## Text block
BEGIN
Personal information
- Born: 30 May 1947 Moscow, Soviet Union
- Died: 28 September 1998 (aged 51) Moscow, Russia
- Height: 1.63 m (5 ft 4 in)
- Weight: 61 kg (134 lb)

Sport
- Sport: Diving
- Club: Spartak Moscow
- Coached by: Tatyana Petrukhina

Medal record
Representing the Soviet Union
Olympic Games
| Silver medal – second place | 1968 Mexico City | Platform |
European Championships
| Bronze medal – third place | 1962 Leipzig | Springboard |
| Gold medal – first place | 1966 Utrecht | Platform |

= Nataliya Kuznetsova-Lobanova =

Soviet diver

Nataliya Vladimirovna Lobanova (née Kuznetsova, later Lobanova and Timoshinina; Наталья Владимировна Лобанова née Кузнецова later Тимошинина, 30 May 1947 - 28 September 1998) was a Soviet diver. She competed in the ten m platform at the 1964, 1968 and 1972 Summer Olympics and finished in seventh, second and thirteenth place, respectively. In 1972 she also finished 14th in the three m springboard.

At the European Championships she won a gold medal in the platform in 1966 and a bronze in the springboard in 1962. She was Soviet champion in the platform in 1969 and 1972.

She graduated from the State Central Order of Lenin Institute of Physical Education. After retiring from competitive diving, she worked as a diving coach in Moscow. She was an Honored Coach of Russia. Among her students were her son Vladimir Timoshinin and his wife Svetlana Timoshinina.

She died on 28 September 1998 and was buried at the Danilovsky Cemetery in Moscow.

==Personal life==
She was the younger sister of Soviet water polo player Vladimir Kuznetsov and wife of Soviet rower Aleksandr Timoshinin.
END
## Raw data
BEGIN
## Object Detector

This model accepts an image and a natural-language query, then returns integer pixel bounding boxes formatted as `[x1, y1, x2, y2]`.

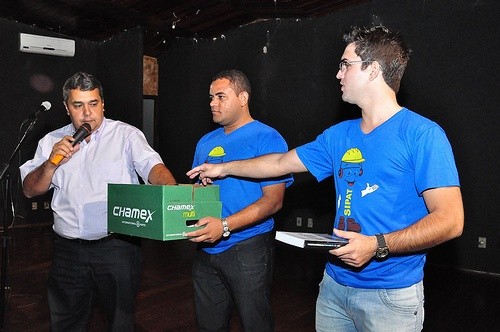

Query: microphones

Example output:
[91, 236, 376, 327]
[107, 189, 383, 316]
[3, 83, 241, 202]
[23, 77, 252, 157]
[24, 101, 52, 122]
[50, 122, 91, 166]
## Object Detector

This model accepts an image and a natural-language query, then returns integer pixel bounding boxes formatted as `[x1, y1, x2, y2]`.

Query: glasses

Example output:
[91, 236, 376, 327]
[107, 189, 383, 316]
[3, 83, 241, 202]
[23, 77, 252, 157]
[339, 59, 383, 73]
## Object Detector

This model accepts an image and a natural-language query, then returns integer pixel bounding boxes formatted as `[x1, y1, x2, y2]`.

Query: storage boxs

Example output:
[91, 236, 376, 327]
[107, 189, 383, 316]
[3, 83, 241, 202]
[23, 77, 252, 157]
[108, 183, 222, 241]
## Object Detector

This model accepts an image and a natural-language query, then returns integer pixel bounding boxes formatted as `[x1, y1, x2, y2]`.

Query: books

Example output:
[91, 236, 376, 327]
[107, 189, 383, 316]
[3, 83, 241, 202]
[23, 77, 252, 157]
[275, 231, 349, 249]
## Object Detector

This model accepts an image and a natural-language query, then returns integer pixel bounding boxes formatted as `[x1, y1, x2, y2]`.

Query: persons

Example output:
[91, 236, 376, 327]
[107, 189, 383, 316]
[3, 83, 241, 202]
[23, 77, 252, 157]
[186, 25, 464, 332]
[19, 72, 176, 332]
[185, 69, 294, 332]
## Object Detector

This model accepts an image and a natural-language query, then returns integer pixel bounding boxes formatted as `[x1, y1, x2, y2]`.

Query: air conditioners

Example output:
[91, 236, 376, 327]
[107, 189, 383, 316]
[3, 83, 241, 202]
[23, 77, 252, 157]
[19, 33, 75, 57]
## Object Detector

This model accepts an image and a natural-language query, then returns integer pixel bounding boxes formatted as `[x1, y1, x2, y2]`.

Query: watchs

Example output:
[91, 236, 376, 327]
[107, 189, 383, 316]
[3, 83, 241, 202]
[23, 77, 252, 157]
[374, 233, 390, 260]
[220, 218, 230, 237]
END
## Required action 1
List every person other than Nataliya Kuznetsova-Lobanova herself who is named in the text about her.
## Required action 2
Reproduce the portion of the diver's biography between "She graduated from" and "rower Aleksandr Timoshinin.", inclusive.

## Task solution 1
Tatyana Petrukhina
Vladimir Timoshinin
Svetlana Timoshinina
Vladimir Kuznetsov
Aleksandr Timoshinin

## Task solution 2
She graduated from the State Central Order of Lenin Institute of Physical Education. After retiring from competitive diving, she worked as a diving coach in Moscow. She was an Honored Coach of Russia. Among her students were her son Vladimir Timoshinin and his wife Svetlana Timoshinina.

She died on 28 September 1998 and was buried at the Danilovsky Cemetery in Moscow.

==Personal life==
She was the younger sister of Soviet water polo player Vladimir Kuznetsov and wife of Soviet rower Aleksandr Timoshinin.